Counting trailing zeroes is equal to counting powers of the base-- in this case, powers of 2.

In $n!$ , each even number $\leq n$ contributes a power of 2.

Each multiple of four contributes another power of 2.

Each multiple of eight contributes another power of 2.

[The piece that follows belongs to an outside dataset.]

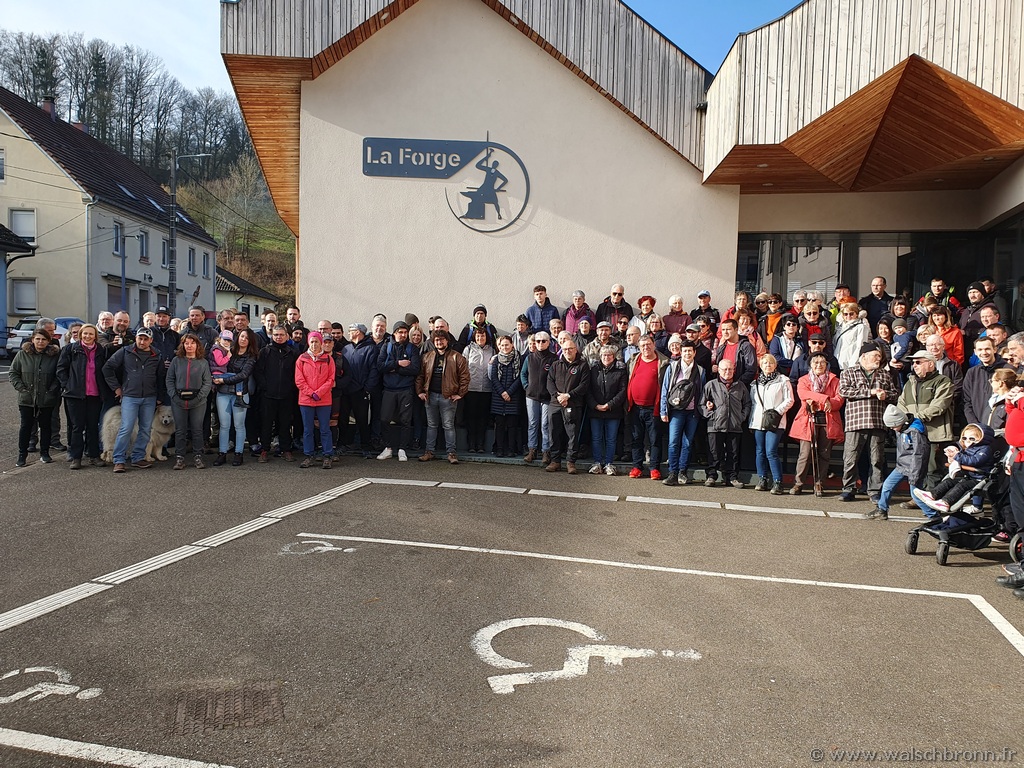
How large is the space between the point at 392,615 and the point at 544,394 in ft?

And so on. Thus the number of factors of 2 in $n!$ is equal to $(\text{multiples of}\ 2^1,\ \leq n) + \cdots + (\text{multiples of}\ 2^i,\ \leq n) + \cdots \\ = \left\lfloor\frac n{2^1}\right\rfloor + \cdots + \left\lfloor\frac n{2^i}\right\rfloor + \cdots,$ where $2^i$ can be limited to be less than or equal to $n$ . The calculation becomes particularly easy when $n = 2^k$ , because the argument of the floor function $\lfloor\cdot\rfloor$ is a whole number in every instance:

$\text{factors of 2 in}\ (2^k)! = \frac{2^k}{2^1} + \cdots + \frac{2^k}{2^i} + \cdots + \frac{2^k}{2^k} \\ = 2^{k-1} + \cdots + 2^0 = 2^k-1.$

Substitute $k = 16$ and we find that there are $2^{16}-1 = \boxed{65535}$ factors of 2 in $(2^{16})!$ , and therefore 65335 trailing zeroes in its binary representation.

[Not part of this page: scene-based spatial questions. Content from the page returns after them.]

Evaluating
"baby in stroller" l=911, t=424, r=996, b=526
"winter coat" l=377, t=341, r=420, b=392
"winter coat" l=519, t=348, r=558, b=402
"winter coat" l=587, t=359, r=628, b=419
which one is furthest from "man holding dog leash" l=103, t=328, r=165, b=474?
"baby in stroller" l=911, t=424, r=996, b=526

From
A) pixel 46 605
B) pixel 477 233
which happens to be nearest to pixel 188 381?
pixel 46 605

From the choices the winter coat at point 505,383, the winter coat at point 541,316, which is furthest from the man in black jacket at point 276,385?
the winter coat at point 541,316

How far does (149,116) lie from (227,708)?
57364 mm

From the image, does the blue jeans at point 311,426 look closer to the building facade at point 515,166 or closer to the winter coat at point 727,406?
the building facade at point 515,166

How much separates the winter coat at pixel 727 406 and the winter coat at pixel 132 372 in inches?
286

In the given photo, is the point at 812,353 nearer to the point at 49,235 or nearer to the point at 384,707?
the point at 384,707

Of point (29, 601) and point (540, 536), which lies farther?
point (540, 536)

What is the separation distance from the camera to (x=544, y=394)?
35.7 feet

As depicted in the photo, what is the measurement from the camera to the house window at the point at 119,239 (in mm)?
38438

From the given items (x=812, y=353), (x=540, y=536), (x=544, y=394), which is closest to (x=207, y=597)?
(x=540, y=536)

Let $n$ be a positive integer, let $p$ be a prime, and let $s$ be the sum of the digits in $n$ when expressed in base $p$ . Then the number of factors of $p$ in $n!$ is given by $\frac{n - s}{p - 1}.$

For $n = 2^{16}$ and $p = 2$ , $s = 1$ , so the number of factors of 2 in $(2^{16})!$ is simply $2^{16} - 1 = 65535$ .

As Arjen said, we just need to count the powers of 2 in $2^{16}$ . We can express this as

$\sum _{ n=1 }^{ 16 }{ \frac { { 2 }^{ 16 } }{ { 2 }^{ n } } } ={ 2 }^{ 16 }\sum _{ n=1 }^{ 16 }{ \frac { 1 }{ { 2 }^{ n } } }$

This is because every power of 2 less than or equal to 16 is a divisor of $2^{16}$ . On simplifying the GP, we get

${ 2 }^{ 16 }\left( 1-\frac { 1 }{ { 2 }^{ 16 } } \right) ={ 2 }^{ 16 }-1=65535$

In fact, with a little thought, it can also be proved that for any positive integral $n$ , ${ \left( { 2 }^{ n } \right) ! }_{ 2 }$ has $2^n - 1$ trailing zeroes in base 2.